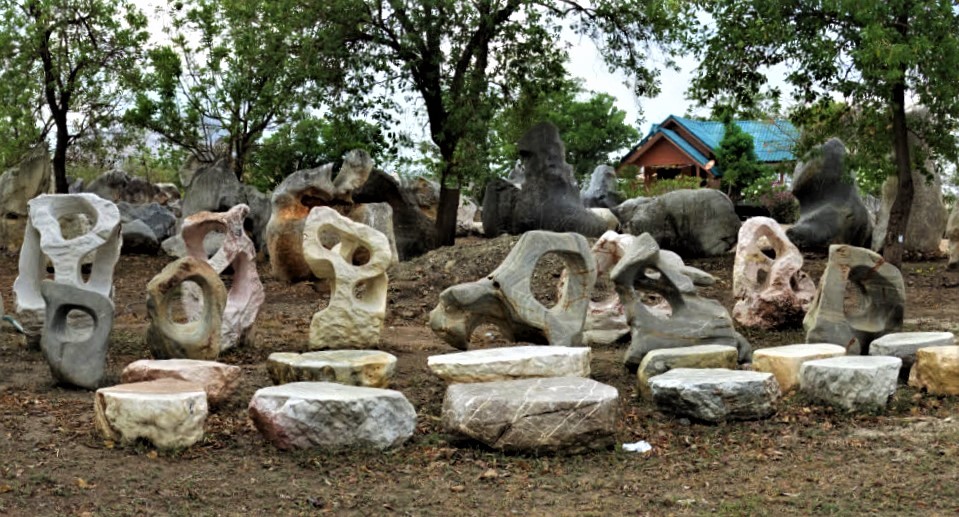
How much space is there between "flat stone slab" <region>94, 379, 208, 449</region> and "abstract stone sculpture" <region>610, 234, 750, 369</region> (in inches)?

--

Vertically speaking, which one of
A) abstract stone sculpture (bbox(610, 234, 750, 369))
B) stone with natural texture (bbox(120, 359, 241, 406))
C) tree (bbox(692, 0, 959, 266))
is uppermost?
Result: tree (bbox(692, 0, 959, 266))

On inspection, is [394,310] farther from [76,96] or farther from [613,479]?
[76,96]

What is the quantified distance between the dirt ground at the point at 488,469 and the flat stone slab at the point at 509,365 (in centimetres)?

§ **Objective**
Reproduce the stretch from the line containing "On inspection, is" through the line containing "What is the", both included, with the requests unchanged and every point coordinate in the answers multiplied by 0.8 and rounded to whole numbers, halves rounded up. Return only those lines.

§ **Solution**
On inspection, is [394,310] farther from [76,96] or farther from [613,479]?
[61,77]

What is the quantified distance between the dirt ground at the point at 488,469 and the flat stone slab at the point at 509,365 (in centimetres)?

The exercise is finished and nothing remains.